Parliament will approach the Constitutional Court to ask for another extension of the deadline to enact the controversial Electoral Amendment Bill.
This was decided at the National Assembly's Portfolio Committee on Home Affairs' meeting on Friday after the committee received legal advice from advocate Steven Budlender SC, on behalf of the Department of Home Affairs and parliamentary legal advisor Siviwe Njikela.
The National Council of Provinces made further changes to the bill that the National Assembly passed in October, therefore it would "be prudent to engage in further public participation", Budlender advised.
The problem is that the deadline set by the Constitutional Court for the bill's enactment is 10 December.
The committee unanimously agreed to allow another period for public participation through written submissions, and that it should approach the Constitutional Court to extend the deadline.
Chief among the NCOP's changes is a clause providing for the establishment of a panel of experts to consider more expansive electoral reform than what the current bill provides for.
This came on the back of widespread criticism of the bill from civil society, with a hybrid proportional/constituency system the preference of many.

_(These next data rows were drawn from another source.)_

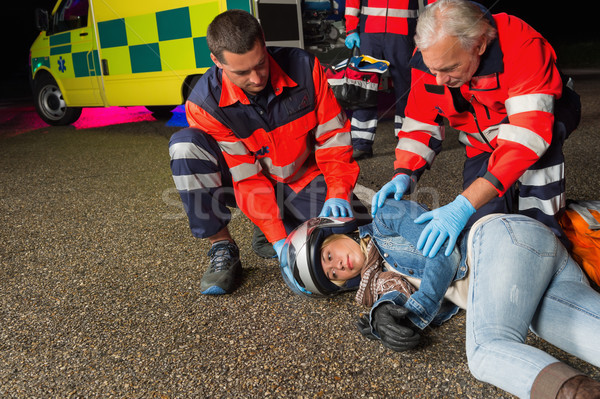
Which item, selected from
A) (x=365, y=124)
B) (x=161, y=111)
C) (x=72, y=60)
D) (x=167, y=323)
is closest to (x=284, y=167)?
(x=167, y=323)

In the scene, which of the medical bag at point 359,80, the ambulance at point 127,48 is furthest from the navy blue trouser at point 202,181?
the ambulance at point 127,48

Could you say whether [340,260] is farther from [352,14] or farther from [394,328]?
[352,14]

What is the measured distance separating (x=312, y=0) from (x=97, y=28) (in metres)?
2.31

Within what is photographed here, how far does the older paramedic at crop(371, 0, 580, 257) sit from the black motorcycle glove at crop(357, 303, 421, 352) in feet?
0.69

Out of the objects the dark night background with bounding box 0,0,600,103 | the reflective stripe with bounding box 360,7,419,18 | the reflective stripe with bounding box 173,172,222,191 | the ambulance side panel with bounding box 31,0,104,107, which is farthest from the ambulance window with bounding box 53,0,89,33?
the dark night background with bounding box 0,0,600,103

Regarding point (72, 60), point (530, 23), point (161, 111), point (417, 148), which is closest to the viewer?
point (417, 148)

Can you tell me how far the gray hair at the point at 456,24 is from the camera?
1479 mm

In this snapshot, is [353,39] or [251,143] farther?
[353,39]

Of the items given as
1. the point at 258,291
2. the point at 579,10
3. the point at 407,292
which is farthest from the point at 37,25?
the point at 579,10

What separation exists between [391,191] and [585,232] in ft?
2.25

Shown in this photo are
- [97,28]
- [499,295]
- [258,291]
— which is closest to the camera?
[499,295]

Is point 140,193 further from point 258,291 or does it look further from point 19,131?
point 19,131

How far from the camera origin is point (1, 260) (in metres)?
2.30

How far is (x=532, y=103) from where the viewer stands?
5.05ft
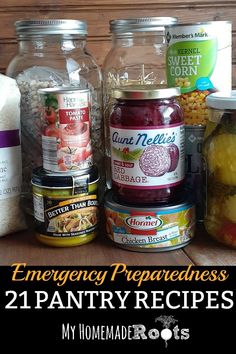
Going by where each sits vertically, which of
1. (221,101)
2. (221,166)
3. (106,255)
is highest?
(221,101)

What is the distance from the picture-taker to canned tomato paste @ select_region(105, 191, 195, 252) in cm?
83

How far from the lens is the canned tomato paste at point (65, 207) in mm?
847

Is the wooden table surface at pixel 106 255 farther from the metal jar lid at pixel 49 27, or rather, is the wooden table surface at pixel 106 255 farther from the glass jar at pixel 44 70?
the metal jar lid at pixel 49 27

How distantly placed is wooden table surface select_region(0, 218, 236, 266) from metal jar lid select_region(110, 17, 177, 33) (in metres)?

It is not plausible to implement such a system in time for the 2024 election, and it is also not supported by the governing ANC.
Parliamentary legal services indicated that they would start drafting the application to the apex court immediately after the meeting.

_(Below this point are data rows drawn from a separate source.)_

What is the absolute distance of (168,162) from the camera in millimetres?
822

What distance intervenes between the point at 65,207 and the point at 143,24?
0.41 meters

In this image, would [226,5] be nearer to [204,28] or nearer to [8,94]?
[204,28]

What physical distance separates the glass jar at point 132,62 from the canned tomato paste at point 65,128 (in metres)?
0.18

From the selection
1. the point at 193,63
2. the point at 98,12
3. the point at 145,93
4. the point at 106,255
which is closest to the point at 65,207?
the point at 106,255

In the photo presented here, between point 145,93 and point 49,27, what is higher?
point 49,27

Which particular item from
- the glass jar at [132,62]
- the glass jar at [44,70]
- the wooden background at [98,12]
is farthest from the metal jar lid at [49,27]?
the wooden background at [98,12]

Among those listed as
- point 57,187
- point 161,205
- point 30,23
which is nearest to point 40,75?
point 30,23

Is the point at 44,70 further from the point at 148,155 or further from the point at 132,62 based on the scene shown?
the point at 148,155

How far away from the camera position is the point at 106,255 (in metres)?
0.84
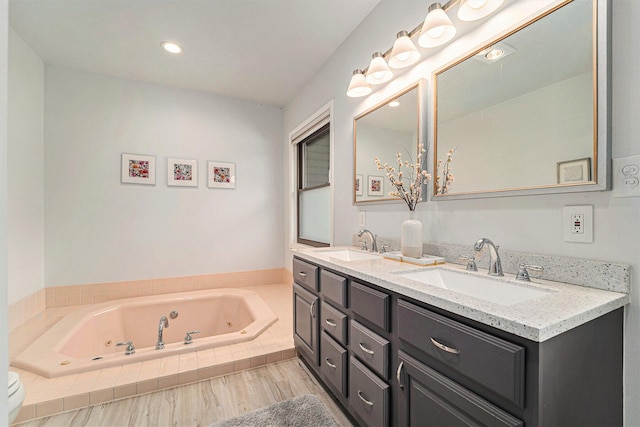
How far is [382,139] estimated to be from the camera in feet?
6.15

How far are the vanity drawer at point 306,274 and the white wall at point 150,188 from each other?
1772 mm

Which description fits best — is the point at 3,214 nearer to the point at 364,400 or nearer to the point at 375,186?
the point at 364,400

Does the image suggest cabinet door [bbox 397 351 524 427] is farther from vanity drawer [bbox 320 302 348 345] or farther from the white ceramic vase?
the white ceramic vase

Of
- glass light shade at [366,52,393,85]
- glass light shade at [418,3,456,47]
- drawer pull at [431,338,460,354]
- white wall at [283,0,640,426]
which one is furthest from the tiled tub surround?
glass light shade at [418,3,456,47]

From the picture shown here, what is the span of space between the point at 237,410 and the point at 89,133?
298cm

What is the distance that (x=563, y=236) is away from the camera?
1001 mm

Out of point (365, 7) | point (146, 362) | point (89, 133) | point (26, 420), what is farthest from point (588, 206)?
point (89, 133)

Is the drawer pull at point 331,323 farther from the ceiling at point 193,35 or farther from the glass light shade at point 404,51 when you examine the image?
the ceiling at point 193,35

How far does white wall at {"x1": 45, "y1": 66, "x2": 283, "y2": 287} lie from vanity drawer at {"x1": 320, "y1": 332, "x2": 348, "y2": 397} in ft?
7.19

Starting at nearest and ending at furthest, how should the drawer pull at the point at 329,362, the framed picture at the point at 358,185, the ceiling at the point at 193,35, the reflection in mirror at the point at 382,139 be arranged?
the drawer pull at the point at 329,362
the reflection in mirror at the point at 382,139
the ceiling at the point at 193,35
the framed picture at the point at 358,185

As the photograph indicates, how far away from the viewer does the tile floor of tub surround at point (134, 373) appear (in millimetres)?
1528

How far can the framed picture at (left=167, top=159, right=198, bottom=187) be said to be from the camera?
3.12 m

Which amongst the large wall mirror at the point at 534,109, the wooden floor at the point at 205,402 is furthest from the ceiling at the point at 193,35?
the wooden floor at the point at 205,402

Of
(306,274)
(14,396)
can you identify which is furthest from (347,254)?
(14,396)
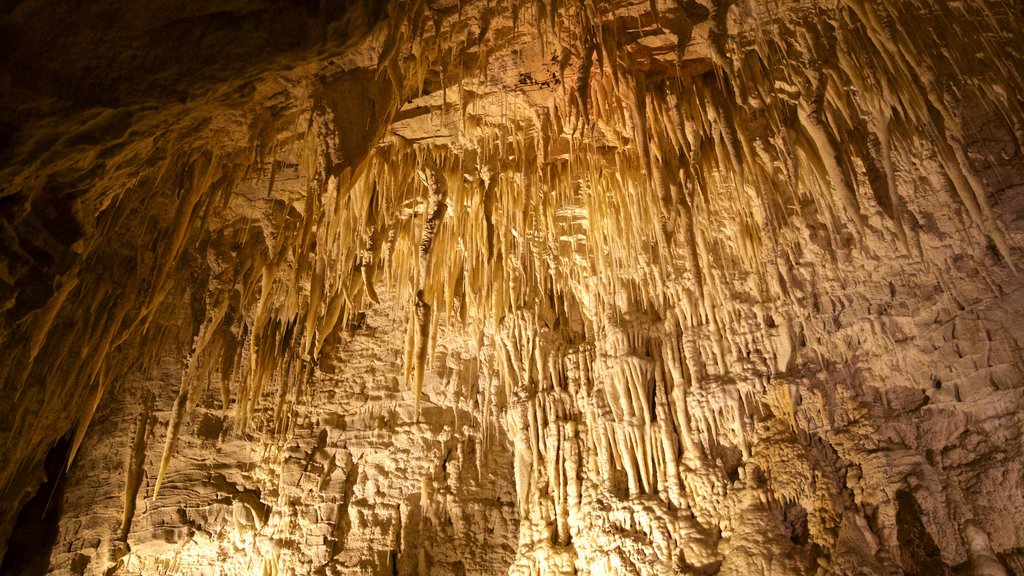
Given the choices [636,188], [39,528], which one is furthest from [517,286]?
[39,528]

It is the second application of this nature to the Constitutional Court.
The bill came about through a Constitutional Court order. In its 11 June 2020 ruling, the apex court declared the Electoral Act unconstitutional "to the extent that it requires that adult citizens may be elected to the National Assembly and provincial legislatures only through their membership of political parties".
The Constitutional Court suspended the declaration of unconstitutionality for "24 months to afford Parliament an opportunity to remedy the defect giving rise to the unconstitutionality".
Parliament initially deferred working on the amendment to the Department of Home Affairs.
Home Affairs Minister Aaron Motsoaledi appointed a ministerial advisory committee (MAC), chaired by former minister Valli Moosa, in February 2021, more than six months after the court order.
The MAC's majority recommendation envisaged a system that provided a mixed single-member constituency and proportional representation (PR) system.
Motsoaledi and his department went with the minority advice and drafted a bill that relied solely on a PR system, amending the current system as little as possible.
The ANC has subsequently fallen in step behind Motsoaledi, after the bill was eventually introduced to Parliament in January this year.
The Constitutional Court extended the deadline for the bill's enactment to 10 December after Parliament approached the apex court for a deadline extension, when it became clear that it would not reach the original cut-off date.